Japan's Yen Breaks 94 Barrier

by: Profit Fan

Well, this morning I woke up to alerts from Seeking Alpha that I can only describe as music to my ears. I have been writing recently on shorting the yen and, while it has been a bumpy ride as of late, there are no indications that this trade is going to slow down any time soon.
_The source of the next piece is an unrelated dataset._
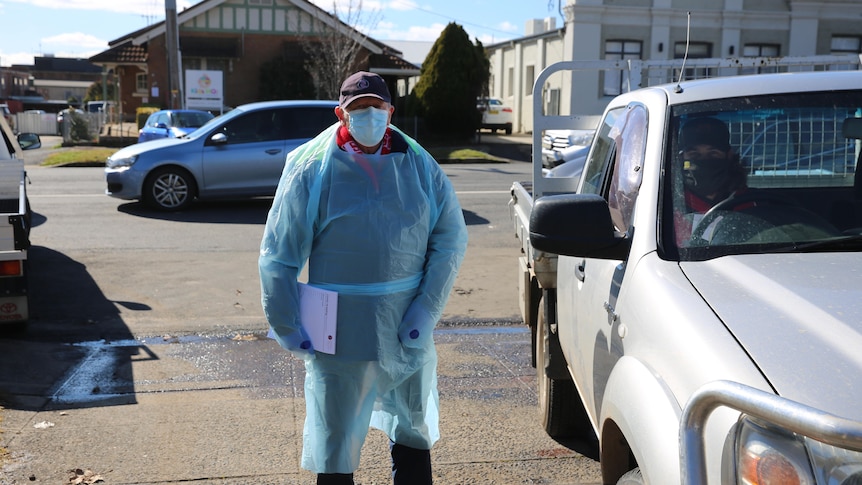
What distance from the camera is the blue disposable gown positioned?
10.9 ft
This morning, the yen broke through the 94 JPY:USD barrier that it has been testing and it currently trades at 96.28 JPY:USD.

(Click to enlarge)

To Recap what has taken place since I last wrote about the Yen:

1. Hauhiko Kuroda was nominated and will be taking over as head of the Bank of Japan following the departure of Masaaki Shirakawa.

2. Shirakawa, in his last meeting yesterday, left the current bank lending rate unchanged ahead of the arrival of Kuroda.

3. Increased tensions between Japan and China have been putting pressure on Japan and for the first time, China's Commerce Minister has voiced his concern over the monetary policies of the Yen and its affect on China.

Japan's Major problems - previously reported:

1. Japan's ratio of government debt to gross domestic product, now at approximately 230%, is by far one of the highest in the world and growing.

2. Just recently, Japan's current account deficit turned negative, something that hasn't happened since the 1980's and only adds to the debt-to-GDP ratio.

3. Government tax revenue is approximately equal to interest on government debt and social security, leaving nothing for other programs, improvements or even debt reductions.

4. Political instability: six prime ministers in the past five years.

5. Nuclear energy plant closures have dropped domestic energy production and forced Japan to resort to importing energy from its neighbors at a time when the Yen's devaluation has driven up prices... with more to come.

Ways to make money shorting the Yen:

How to play this?

1. Buy YCS, Proshares UltraShort Yen ETF.

This ETF has moved from 52 week lows to 52 week highs recently with seemingly more to come as its performance moves inverse to that of the yen.

2. Buy FXY Puts

FXY moves with the yen so long puts can be purchased to benefit from future declines.

3. Buy YCS and Calls.

4. Buy WisdomTree Japan Hedged Equity ETF (NYSEARCA:DXJ), DBX MSCI Japan currency Hedged Equity Fund ETF (NYSEARCA:DBJP), and iShares MSCI Japan Index (DBJP).

As the yen has fallen, Japan equities have surged.

5. Buy PowerShared DB Inverse JGB Futures ETN (NYSEARCA:JGBS) and PowerShares DB 3x Inverse JGB Futures ETN (NYSEARCA:JGBD).

This play has yet to move but any sell-off of Japan bonds will move these two upward as Japan's bonds currently trade at record highs.

These bets are sure to yield a bumpy ride so only speculative amounts should be placed. Remember, you can only lose what you put in and you shouldn't bet more than you can afford to lose … these are strange times. If you don't believe me, check out demand vs. the price of gold (NYSEARCA:GLD)!

Disclosure: I am long YCS. I wrote this article myself, and it expresses my own opinions. I am not receiving compensation for it (other than from Seeking Alpha). I have no business relationship with any company whose stock is mentioned in this article. I also have long FXY Puts and YCS Calls.